● EXERCISE DESCRIPTION
Carry on the Accumulo rolling restart thread below, starting after its last sentence.

● TEXT SECTION
You are viewing a plain text version of this content. The canonical link for it is here.
Posted to dev@accumulo.apache.org by Vikram Srivastava <vi...@cloudera.com> on 2014/01/17 02:46:58 UTC

Accumulo rolling restart

Hi,

Is there a way to re-assign a tablet from one Tserver to another while both
are running, in a manner so as to cause minimum impact to client?

My motivation for this is to use something that does that to do rolling
restart of TServers.

Thanks,

Vikram

Re: Accumulo rolling restart

Posted by Eric Newton <er...@gmail.com>.
You can already shutdown a tablet server with the admin command.  In that
case, the master will move tablets off that server, using the normal
user-specified balancer, and eventually stop the tablet server.  Or you can
just forcibly restart it and just let the normal recovery process handle
the restart event.  The former will provide greater availability for any
one particular tablet, but the later is often faster overall.

The client library will hide any momentary offline tablet.

The ability to micro-manage tablet server assignment is the Balancer API.
The ability to automatically move tablets away from a server already exists.
Discovering new servers already exists.

● RECORD LIST
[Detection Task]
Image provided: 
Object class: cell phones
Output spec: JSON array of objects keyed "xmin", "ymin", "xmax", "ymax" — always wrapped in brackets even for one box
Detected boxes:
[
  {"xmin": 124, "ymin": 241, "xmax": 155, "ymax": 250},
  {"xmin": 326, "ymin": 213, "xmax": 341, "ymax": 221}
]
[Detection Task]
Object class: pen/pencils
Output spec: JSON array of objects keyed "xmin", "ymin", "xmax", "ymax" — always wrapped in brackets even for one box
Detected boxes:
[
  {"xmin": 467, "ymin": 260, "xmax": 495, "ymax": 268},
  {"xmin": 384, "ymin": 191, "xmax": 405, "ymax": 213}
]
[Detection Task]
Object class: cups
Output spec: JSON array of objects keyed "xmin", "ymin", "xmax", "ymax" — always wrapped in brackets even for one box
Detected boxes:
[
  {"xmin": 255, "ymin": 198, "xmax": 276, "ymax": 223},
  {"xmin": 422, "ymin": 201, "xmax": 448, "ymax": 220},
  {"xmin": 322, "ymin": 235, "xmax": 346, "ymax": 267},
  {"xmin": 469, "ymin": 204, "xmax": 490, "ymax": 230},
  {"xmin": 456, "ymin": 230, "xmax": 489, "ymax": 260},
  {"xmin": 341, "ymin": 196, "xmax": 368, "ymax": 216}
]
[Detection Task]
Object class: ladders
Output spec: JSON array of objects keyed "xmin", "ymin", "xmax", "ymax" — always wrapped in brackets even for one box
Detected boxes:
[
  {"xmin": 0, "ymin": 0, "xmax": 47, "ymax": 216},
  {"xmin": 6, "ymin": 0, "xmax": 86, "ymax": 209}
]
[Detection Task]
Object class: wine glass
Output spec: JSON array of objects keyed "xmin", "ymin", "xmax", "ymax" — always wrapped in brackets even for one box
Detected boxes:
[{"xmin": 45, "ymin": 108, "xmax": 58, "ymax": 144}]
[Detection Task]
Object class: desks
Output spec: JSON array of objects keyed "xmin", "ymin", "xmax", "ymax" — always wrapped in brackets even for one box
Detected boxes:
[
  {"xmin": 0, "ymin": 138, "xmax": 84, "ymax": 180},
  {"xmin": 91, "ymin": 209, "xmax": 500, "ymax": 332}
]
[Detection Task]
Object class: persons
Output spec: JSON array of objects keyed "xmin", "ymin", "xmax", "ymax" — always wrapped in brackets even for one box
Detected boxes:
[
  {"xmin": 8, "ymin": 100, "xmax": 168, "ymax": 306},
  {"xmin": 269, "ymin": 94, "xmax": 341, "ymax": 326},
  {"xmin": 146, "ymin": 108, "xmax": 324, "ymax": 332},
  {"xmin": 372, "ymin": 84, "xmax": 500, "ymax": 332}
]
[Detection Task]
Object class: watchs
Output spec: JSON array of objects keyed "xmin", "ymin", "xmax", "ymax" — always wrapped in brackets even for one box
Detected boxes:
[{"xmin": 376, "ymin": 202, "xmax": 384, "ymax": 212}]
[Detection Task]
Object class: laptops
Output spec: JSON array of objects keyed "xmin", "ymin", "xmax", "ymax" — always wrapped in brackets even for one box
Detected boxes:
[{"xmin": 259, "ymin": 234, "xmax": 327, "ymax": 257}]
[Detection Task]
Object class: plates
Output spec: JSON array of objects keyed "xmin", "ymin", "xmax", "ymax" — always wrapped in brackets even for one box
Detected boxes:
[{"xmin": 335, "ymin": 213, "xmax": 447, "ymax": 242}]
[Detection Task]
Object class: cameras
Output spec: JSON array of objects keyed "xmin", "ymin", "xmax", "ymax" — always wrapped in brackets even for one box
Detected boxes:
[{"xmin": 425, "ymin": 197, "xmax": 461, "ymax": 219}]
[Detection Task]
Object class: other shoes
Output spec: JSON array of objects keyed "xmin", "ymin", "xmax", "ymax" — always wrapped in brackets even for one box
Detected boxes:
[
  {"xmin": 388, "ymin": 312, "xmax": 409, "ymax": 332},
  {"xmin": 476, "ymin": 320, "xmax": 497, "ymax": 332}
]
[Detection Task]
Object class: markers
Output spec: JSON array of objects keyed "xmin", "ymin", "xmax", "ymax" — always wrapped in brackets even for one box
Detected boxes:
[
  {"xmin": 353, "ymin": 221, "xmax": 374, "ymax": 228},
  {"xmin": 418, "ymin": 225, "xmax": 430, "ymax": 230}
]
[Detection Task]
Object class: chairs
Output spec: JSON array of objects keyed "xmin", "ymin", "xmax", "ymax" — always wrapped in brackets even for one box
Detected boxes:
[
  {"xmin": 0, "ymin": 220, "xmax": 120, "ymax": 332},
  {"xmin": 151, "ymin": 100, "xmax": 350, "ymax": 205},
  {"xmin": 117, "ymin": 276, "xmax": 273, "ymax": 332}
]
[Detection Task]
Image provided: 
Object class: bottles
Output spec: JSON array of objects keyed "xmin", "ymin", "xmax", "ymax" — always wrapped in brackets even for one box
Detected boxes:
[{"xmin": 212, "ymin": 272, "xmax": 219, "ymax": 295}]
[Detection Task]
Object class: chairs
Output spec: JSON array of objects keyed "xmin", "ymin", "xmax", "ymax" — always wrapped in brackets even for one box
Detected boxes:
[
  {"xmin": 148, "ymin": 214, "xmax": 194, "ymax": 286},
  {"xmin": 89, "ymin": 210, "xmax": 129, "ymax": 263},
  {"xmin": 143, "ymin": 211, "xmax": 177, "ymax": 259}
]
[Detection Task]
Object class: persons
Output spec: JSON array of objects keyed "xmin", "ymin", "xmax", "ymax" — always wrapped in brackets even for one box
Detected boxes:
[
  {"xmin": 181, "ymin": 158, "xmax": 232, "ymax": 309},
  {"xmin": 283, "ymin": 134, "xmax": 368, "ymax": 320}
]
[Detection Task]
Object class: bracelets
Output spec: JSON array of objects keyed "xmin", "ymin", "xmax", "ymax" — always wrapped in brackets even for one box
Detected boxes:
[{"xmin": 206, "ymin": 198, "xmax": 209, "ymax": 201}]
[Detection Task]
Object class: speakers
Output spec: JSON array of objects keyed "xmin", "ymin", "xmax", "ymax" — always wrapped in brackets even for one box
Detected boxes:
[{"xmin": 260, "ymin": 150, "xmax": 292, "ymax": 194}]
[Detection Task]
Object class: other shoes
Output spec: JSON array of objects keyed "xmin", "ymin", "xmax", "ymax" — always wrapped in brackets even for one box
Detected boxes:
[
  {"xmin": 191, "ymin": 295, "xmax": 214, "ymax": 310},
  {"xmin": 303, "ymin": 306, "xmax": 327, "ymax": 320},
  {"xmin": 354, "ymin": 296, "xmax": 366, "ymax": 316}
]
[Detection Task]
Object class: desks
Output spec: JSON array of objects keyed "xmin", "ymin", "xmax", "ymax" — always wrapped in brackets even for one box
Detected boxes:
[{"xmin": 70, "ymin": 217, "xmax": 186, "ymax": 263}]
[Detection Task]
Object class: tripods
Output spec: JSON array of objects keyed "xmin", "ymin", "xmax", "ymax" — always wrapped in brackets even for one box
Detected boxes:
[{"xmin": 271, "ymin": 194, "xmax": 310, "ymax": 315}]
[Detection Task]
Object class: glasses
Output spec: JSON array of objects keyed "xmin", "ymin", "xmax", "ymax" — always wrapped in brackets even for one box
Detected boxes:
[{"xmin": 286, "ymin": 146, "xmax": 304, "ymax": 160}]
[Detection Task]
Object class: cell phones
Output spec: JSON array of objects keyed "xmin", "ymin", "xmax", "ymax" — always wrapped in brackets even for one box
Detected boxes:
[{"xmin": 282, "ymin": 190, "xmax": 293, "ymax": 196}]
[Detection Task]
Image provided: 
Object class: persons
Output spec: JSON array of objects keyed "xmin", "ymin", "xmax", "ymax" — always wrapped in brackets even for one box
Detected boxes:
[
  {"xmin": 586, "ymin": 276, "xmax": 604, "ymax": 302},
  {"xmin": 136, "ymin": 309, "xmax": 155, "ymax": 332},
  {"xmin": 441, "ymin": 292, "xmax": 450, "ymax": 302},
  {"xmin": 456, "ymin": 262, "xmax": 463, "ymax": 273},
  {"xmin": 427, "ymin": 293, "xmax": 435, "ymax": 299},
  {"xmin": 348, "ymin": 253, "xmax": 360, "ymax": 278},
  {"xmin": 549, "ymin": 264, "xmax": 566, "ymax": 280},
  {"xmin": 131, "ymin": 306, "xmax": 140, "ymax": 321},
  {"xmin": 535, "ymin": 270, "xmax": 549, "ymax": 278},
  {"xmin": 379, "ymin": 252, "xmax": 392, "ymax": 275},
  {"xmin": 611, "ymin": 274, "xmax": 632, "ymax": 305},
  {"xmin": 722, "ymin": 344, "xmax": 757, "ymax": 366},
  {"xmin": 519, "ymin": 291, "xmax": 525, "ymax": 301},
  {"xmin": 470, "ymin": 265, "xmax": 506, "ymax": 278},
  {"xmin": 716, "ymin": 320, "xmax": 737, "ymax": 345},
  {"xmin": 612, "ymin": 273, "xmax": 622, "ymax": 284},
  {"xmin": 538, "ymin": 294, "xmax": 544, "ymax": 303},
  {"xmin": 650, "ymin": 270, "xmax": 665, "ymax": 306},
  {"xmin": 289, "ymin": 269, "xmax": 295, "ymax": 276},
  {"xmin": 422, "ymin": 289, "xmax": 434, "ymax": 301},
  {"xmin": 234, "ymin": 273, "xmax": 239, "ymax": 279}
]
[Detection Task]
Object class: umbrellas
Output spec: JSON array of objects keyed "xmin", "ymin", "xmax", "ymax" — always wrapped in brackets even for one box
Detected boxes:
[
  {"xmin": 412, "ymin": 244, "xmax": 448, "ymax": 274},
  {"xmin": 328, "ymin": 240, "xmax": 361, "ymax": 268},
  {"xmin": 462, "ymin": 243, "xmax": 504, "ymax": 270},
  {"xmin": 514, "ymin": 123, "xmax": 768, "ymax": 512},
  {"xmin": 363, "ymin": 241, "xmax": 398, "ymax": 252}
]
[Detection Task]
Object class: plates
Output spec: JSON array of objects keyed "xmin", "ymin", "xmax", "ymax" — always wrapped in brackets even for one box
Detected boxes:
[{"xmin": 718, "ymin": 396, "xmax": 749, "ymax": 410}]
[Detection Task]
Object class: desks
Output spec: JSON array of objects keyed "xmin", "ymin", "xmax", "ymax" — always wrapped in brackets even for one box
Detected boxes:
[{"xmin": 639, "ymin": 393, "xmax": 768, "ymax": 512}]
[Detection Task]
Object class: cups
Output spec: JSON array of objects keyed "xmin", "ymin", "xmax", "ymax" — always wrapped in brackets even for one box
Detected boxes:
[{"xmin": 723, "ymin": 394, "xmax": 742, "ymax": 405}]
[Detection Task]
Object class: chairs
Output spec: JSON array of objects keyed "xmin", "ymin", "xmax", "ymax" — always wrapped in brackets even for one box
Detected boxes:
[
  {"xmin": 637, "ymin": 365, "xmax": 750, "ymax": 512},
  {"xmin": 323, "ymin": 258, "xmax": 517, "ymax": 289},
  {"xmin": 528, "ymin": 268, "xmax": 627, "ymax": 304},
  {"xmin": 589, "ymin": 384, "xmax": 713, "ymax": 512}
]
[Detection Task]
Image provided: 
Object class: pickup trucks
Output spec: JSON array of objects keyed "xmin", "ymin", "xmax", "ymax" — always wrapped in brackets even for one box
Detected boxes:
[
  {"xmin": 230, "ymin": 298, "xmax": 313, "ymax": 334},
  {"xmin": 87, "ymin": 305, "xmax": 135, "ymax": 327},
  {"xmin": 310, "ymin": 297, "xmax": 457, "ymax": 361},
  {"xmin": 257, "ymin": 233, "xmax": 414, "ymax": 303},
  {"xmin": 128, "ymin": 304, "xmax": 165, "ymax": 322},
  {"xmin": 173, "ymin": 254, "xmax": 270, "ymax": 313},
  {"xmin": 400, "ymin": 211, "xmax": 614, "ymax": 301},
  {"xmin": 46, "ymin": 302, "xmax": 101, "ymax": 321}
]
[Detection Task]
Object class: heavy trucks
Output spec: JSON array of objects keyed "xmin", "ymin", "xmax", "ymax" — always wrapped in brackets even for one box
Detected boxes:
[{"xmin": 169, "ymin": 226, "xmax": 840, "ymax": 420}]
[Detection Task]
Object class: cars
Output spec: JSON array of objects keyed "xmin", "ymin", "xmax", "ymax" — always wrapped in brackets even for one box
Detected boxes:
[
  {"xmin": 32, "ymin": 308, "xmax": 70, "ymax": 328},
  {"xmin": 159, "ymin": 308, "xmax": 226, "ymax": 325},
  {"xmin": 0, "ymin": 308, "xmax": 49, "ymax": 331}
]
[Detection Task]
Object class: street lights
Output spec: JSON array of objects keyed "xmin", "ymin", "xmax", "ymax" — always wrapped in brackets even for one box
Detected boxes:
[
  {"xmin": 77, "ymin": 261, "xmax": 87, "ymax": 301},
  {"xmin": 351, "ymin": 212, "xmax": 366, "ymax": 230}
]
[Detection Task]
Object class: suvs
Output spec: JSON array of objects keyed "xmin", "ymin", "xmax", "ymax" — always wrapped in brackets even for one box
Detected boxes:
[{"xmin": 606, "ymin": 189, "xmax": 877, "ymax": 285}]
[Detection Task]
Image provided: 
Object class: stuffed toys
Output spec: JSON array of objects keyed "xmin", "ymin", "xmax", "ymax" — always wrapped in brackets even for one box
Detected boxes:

● RESPONSE TO THIS EXERCISE
-Eric



On Thu, Jan 16, 2014 at 11:51 PM, Vikram Srivastava <vi...@cloudera.com>wrote:

> I don't want multiple TServers to host the same tablet. I'm looking for
> something like this:
>
> def moveTablet(Tablet tab, TServer tSrc, TServer tDest):
>    // Tells master to move tab from tSrc to tDest
>
>
> def restartTServer(TServer t1):
>
>   <Tell master to not assign any more tablets to t1>
>
>   Collection<Tablet> t1_tablets = t1.getTablets();
>   Map<Tablet, TServer> newLocations;
>
>   for tablets tab in t1_tablets:
>      moveTablet(tab, t1, <some other TServer "tDest" selected in
> round-robin manner>)
>      newLocations.put(tab, tDest)
>
>   <Restart t1 process>
>
>   for <tab, tDest> in newLocations.entries():
>      moveTablet(tab, tDest, t1)
>
>   <Tell master t1 is eligible again for new tablets>
>
>
> This way client faces interruptions at most twice (assuming nothing else
> fails) during rolling restart of all TServers.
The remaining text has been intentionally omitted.